Finally, in the present invention, above-mentioned CPU can comprise one or more CPU, multiple CPU can share mutually to data processing amount, and in this enforcement, the quantity of CPU is preferably two, software systems are Caffe application unit many GPU card concurrent software, adopt Cifar-10 data test, software frame adopts MPI+Phread+CUDA hybrid parallel computation schema, realizes the parallel computation of unit many GPU card.CPU has held multiple MPI process, and process number is 1+GPU number, wherein first MPI Process flowchart, two CPU, other MPI process number is GPU number, each MPI Process flowchart GPU, first MPI process plays multiple PThread parallel thread, the corresponding PThread thread of each CPUcore.Software systems processing procedure adopts master slave mode, and be divided into a host process, control CPU holds; Multiplely to hold from Process flowchart GPU.

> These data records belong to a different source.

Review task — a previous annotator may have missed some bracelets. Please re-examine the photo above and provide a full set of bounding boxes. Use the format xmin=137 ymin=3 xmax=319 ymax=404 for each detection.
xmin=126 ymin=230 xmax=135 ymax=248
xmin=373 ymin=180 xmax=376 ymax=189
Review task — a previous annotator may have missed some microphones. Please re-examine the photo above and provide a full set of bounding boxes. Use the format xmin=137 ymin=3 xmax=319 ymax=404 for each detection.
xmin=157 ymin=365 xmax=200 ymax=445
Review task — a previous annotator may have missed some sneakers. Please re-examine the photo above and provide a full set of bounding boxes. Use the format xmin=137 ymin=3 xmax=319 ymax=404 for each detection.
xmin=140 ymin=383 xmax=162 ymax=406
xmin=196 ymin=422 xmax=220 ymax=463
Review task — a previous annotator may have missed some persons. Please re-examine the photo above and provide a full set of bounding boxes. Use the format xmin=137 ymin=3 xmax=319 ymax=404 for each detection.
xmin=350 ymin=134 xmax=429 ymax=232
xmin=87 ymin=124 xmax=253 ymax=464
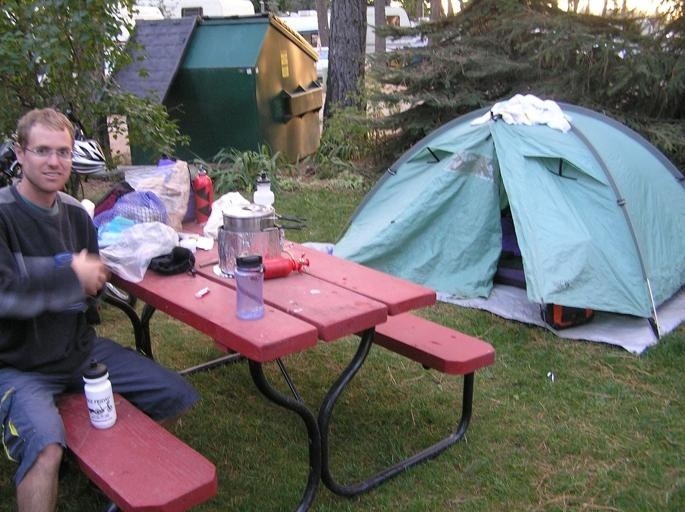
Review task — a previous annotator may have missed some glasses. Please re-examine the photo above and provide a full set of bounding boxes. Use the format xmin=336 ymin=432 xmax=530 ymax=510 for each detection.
xmin=21 ymin=145 xmax=71 ymax=159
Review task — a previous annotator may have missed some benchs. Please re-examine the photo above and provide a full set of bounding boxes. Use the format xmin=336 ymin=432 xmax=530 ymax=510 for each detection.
xmin=318 ymin=311 xmax=493 ymax=497
xmin=57 ymin=388 xmax=319 ymax=511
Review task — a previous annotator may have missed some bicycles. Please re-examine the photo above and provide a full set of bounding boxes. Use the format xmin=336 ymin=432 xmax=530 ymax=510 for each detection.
xmin=0 ymin=95 xmax=87 ymax=198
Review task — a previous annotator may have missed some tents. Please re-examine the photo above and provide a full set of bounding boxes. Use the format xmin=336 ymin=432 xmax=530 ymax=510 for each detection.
xmin=331 ymin=95 xmax=685 ymax=356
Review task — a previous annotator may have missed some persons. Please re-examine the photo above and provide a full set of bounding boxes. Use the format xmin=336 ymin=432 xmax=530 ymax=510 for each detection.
xmin=0 ymin=107 xmax=197 ymax=510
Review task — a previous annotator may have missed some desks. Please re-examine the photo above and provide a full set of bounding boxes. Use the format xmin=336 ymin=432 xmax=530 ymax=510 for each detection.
xmin=110 ymin=230 xmax=436 ymax=511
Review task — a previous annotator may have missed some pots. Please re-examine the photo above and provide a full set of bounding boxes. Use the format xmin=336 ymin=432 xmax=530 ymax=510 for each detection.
xmin=215 ymin=201 xmax=309 ymax=276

Based on technical scheme disclosed in above-described embodiment, in yet another embodiment of the invention, for the design of hardware system, a kind of unit two-way 8GPU Design Mode based on CPU+GPU isomery framework is proposed, particularly, on the basis of two CPU, at least one GPU comprises eight GPU, further, eight GPU are specially four pieces of GPU cards, and every block GPU card comprises two GPU chips.In practical application, with reference to figure 3, system only adopts a node, configure four pieces of NvidiaK80GPU cards, every block K80 has two GPU chips, altogether eight GPU chips, and configuring two CPU is two haswell framework E5-2670v3CPU, two CPU and eight GPU work in coordination with, and realize high density further calculate with this.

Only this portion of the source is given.